___ INFORMATION GIVEN ___

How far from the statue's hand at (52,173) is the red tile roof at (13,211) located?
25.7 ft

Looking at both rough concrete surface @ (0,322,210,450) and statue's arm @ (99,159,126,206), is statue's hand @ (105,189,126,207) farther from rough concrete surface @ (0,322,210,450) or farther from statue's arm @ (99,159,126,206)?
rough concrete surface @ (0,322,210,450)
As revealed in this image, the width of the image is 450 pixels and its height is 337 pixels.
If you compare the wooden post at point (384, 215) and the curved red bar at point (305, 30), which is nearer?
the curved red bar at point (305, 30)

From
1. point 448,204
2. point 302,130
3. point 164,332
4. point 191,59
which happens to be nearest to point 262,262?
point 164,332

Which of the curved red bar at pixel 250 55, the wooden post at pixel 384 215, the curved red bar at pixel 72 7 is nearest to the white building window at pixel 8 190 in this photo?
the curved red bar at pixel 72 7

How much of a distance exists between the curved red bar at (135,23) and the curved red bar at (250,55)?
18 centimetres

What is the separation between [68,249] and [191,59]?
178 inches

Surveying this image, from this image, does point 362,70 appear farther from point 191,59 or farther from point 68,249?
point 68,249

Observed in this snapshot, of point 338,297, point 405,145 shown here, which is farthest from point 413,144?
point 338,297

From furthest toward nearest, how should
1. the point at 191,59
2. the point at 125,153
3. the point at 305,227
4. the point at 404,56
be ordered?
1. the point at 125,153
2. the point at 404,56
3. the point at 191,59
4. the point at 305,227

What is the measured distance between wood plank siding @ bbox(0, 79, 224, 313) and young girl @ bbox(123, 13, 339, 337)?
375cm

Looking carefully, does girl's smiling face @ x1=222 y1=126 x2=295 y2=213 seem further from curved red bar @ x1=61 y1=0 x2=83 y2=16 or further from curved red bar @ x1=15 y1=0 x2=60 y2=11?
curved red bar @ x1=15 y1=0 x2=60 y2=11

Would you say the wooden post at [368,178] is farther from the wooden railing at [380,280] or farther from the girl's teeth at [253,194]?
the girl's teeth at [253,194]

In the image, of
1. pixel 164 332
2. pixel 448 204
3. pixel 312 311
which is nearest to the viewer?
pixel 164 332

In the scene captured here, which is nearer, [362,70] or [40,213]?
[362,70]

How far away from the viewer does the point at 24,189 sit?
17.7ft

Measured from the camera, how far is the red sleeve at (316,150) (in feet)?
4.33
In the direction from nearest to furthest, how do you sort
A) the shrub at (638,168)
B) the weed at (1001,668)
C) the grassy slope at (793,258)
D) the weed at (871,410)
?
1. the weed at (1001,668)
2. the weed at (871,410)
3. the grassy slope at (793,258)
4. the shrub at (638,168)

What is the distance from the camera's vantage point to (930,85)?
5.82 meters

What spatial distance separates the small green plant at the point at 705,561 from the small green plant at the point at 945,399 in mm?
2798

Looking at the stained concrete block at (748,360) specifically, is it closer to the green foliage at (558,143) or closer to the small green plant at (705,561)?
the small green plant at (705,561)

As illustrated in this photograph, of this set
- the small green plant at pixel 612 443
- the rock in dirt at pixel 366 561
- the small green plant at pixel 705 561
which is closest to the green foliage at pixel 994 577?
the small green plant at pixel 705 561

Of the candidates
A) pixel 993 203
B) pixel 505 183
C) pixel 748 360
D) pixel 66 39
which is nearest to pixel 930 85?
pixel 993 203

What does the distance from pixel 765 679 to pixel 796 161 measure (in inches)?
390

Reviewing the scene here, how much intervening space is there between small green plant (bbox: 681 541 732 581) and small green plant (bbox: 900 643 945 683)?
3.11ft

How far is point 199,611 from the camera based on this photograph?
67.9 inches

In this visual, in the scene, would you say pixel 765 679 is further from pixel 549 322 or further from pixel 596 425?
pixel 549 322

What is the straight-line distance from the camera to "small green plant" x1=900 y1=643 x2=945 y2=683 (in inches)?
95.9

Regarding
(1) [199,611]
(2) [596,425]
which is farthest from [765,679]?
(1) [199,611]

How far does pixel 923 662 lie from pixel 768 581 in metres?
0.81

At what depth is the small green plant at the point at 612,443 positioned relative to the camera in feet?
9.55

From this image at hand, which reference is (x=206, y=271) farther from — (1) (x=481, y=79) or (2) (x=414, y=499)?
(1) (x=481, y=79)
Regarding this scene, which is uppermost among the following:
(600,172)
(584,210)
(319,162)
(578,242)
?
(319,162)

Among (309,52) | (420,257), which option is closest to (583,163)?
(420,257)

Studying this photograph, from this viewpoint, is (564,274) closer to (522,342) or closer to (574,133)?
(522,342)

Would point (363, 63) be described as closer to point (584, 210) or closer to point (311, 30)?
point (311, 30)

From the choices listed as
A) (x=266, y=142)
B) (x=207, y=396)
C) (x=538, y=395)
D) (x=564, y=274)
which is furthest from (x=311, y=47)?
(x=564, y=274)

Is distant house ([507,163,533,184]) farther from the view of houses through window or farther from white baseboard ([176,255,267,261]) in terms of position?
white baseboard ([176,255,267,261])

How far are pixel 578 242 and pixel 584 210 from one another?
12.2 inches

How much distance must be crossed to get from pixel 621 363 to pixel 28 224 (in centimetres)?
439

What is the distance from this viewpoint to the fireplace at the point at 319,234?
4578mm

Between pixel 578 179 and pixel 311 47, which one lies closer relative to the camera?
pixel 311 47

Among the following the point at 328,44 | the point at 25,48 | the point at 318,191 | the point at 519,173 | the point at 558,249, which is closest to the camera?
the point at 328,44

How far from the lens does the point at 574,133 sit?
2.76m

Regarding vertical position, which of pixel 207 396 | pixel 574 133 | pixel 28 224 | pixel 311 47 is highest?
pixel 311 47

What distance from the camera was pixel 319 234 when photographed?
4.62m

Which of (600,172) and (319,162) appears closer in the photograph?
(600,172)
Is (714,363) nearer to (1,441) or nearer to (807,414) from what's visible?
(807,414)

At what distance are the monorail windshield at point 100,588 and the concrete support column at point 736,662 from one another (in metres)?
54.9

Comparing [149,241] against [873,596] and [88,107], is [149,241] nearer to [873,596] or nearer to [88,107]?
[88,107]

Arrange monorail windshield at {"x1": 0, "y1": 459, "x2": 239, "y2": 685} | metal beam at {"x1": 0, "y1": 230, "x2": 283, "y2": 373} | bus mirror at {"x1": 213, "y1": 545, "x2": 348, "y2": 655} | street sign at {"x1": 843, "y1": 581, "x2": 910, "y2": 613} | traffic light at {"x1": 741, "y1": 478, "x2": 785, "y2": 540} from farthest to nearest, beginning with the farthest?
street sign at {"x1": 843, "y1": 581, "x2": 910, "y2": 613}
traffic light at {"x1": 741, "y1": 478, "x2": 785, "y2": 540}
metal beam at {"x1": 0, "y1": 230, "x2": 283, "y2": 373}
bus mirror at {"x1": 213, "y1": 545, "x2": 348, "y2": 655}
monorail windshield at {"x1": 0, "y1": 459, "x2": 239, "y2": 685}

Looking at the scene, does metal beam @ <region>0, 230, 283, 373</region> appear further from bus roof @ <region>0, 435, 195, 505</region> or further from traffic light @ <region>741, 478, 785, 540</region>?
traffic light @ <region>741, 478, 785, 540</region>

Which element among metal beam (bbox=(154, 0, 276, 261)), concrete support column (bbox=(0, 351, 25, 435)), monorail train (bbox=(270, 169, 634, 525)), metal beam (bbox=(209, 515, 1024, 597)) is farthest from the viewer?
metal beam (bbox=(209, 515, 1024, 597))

___

» **PROBLEM TO SOLVE**
Copy out the listing above, replacing "white building window" with "pale building window" everywhere it occurs and leaving every other word unchanged.

» **RESULT BELOW**
How far from the statue's hand at (52,173) is the red tile roof at (13,211) located?
25.7 ft

Looking at both rough concrete surface @ (0,322,210,450) and statue's arm @ (99,159,126,206), is statue's hand @ (105,189,126,207) farther from rough concrete surface @ (0,322,210,450) or farther from statue's arm @ (99,159,126,206)?
rough concrete surface @ (0,322,210,450)
As revealed in this image, the width of the image is 450 pixels and its height is 337 pixels.
If you compare the wooden post at point (384, 215) and the curved red bar at point (305, 30), which is nearer?
the curved red bar at point (305, 30)

From
1. point 448,204
2. point 302,130
3. point 164,332
4. point 191,59
which happens to be nearest to point 262,262?
point 164,332

Which of the curved red bar at pixel 250 55, the wooden post at pixel 384 215, the curved red bar at pixel 72 7 is nearest to the pale building window at pixel 8 190 in this photo?
the curved red bar at pixel 72 7

How much of a distance exists between the curved red bar at (135,23) and the curved red bar at (250,55)?
18 centimetres

What is the separation between [68,249] and [191,59]?
178 inches

Surveying this image, from this image, does point 362,70 appear farther from point 191,59 or farther from point 68,249?
point 68,249

Observed in this snapshot, of point 338,297, point 405,145 shown here, which is farthest from point 413,144?
point 338,297

From furthest toward nearest, how should
1. the point at 191,59
2. the point at 125,153
3. the point at 305,227
4. the point at 404,56
be ordered?
1. the point at 125,153
2. the point at 404,56
3. the point at 191,59
4. the point at 305,227

What is the measured distance between wood plank siding @ bbox(0, 79, 224, 313) and young girl @ bbox(123, 13, 339, 337)?
375cm

Looking carefully, does girl's smiling face @ x1=222 y1=126 x2=295 y2=213 seem further from curved red bar @ x1=61 y1=0 x2=83 y2=16 or further from curved red bar @ x1=15 y1=0 x2=60 y2=11?
curved red bar @ x1=15 y1=0 x2=60 y2=11

Would you say the wooden post at [368,178] is farther from the wooden railing at [380,280] or farther from the girl's teeth at [253,194]?
the girl's teeth at [253,194]

In the image, of
1. pixel 164 332
2. pixel 448 204
3. pixel 312 311
which is nearest to the viewer?
pixel 164 332

In the scene captured here, which is nearer, [362,70] or [40,213]?
[362,70]

How far away from the viewer does the point at 24,189 sit?
17.7ft

Measured from the camera, how far is the red sleeve at (316,150) (in feet)?
4.33
In the direction from nearest to furthest, how do you sort
A) the shrub at (638,168)
B) the weed at (1001,668)
C) the grassy slope at (793,258)
D) the weed at (871,410)
?
1. the weed at (1001,668)
2. the weed at (871,410)
3. the grassy slope at (793,258)
4. the shrub at (638,168)

What is the distance from the camera's vantage point to (930,85)?
5.82 meters

What spatial distance separates the small green plant at the point at 705,561 from the small green plant at the point at 945,399 in mm?
2798

Looking at the stained concrete block at (748,360) specifically, is it closer to the green foliage at (558,143) or closer to the small green plant at (705,561)?
the small green plant at (705,561)

As illustrated in this photograph, of this set
- the small green plant at pixel 612 443
- the rock in dirt at pixel 366 561
- the small green plant at pixel 705 561
which is closest to the green foliage at pixel 994 577?
the small green plant at pixel 705 561

Of the candidates
A) pixel 993 203
B) pixel 505 183
C) pixel 748 360
D) pixel 66 39
which is nearest to pixel 930 85?
pixel 993 203

What does the distance from pixel 765 679 to pixel 796 161 measure (in inches)?
390

Reviewing the scene here, how much intervening space is there between small green plant (bbox: 681 541 732 581) and small green plant (bbox: 900 643 945 683)?
3.11ft

How far is point 199,611 from the camera based on this photograph?
67.9 inches

In this visual, in the scene, would you say pixel 765 679 is further from pixel 549 322 or further from pixel 596 425?
pixel 549 322

What is the straight-line distance from the camera to "small green plant" x1=900 y1=643 x2=945 y2=683 (in inches)?
95.9

Regarding
(1) [199,611]
(2) [596,425]
which is farthest from [765,679]?
(1) [199,611]

How far does pixel 923 662 lie from pixel 768 581 in metres?
0.81

At what depth is the small green plant at the point at 612,443 positioned relative to the camera in feet?
9.55

From this image at hand, which reference is (x=206, y=271) farther from — (1) (x=481, y=79) or (2) (x=414, y=499)?
(1) (x=481, y=79)
Regarding this scene, which is uppermost among the following:
(600,172)
(584,210)
(319,162)
(578,242)
?
(319,162)

Among (309,52) | (420,257), which option is closest to (583,163)?
(420,257)

Studying this photograph, from this viewpoint, is (564,274) closer to (522,342) or closer to (574,133)?
(522,342)

Would point (363, 63) be described as closer to point (584, 210) or closer to point (311, 30)?
point (311, 30)

From the choices listed as
A) (x=266, y=142)
B) (x=207, y=396)
C) (x=538, y=395)
D) (x=564, y=274)
which is furthest from (x=311, y=47)?
(x=564, y=274)

Is distant house ([507,163,533,184]) farther from the view of houses through window or farther from white baseboard ([176,255,267,261]) in terms of position?
white baseboard ([176,255,267,261])

How far are pixel 578 242 and pixel 584 210 from one another?
12.2 inches

How much distance must be crossed to get from pixel 621 363 to pixel 28 224 (in centimetres)?
439

What is the distance from this viewpoint to the fireplace at the point at 319,234?
4578mm

Between pixel 578 179 and pixel 311 47, which one lies closer relative to the camera?
pixel 311 47

Among the following the point at 328,44 | the point at 25,48 | the point at 318,191 | the point at 519,173 | the point at 558,249, which is closest to the camera?
the point at 328,44

How far from the lens does the point at 574,133 sit?
2.76m

Regarding vertical position, which of pixel 207 396 | pixel 574 133 | pixel 28 224 | pixel 311 47 is highest?
pixel 311 47

What distance from the camera was pixel 319 234 when photographed?
4.62m

Which of (600,172) and (319,162) appears closer in the photograph?
(600,172)
Is (714,363) nearer to (1,441) or nearer to (807,414) from what's visible?
(807,414)

At what distance are the monorail windshield at point 100,588 and the concrete support column at point 736,662 from one another (in metres)?
54.9

Comparing [149,241] against [873,596] and [88,107], is [149,241] nearer to [873,596] or nearer to [88,107]?
[88,107]

Arrange monorail windshield at {"x1": 0, "y1": 459, "x2": 239, "y2": 685} | metal beam at {"x1": 0, "y1": 230, "x2": 283, "y2": 373} | bus mirror at {"x1": 213, "y1": 545, "x2": 348, "y2": 655} | street sign at {"x1": 843, "y1": 581, "x2": 910, "y2": 613} | traffic light at {"x1": 741, "y1": 478, "x2": 785, "y2": 540} from farthest to nearest, beginning with the farthest?
street sign at {"x1": 843, "y1": 581, "x2": 910, "y2": 613}
traffic light at {"x1": 741, "y1": 478, "x2": 785, "y2": 540}
metal beam at {"x1": 0, "y1": 230, "x2": 283, "y2": 373}
bus mirror at {"x1": 213, "y1": 545, "x2": 348, "y2": 655}
monorail windshield at {"x1": 0, "y1": 459, "x2": 239, "y2": 685}

Looking at the scene, does metal beam @ <region>0, 230, 283, 373</region> appear further from bus roof @ <region>0, 435, 195, 505</region> or further from traffic light @ <region>741, 478, 785, 540</region>?
traffic light @ <region>741, 478, 785, 540</region>

Which element among metal beam (bbox=(154, 0, 276, 261)), concrete support column (bbox=(0, 351, 25, 435)), monorail train (bbox=(270, 169, 634, 525)), metal beam (bbox=(209, 515, 1024, 597)) is farthest from the viewer?
metal beam (bbox=(209, 515, 1024, 597))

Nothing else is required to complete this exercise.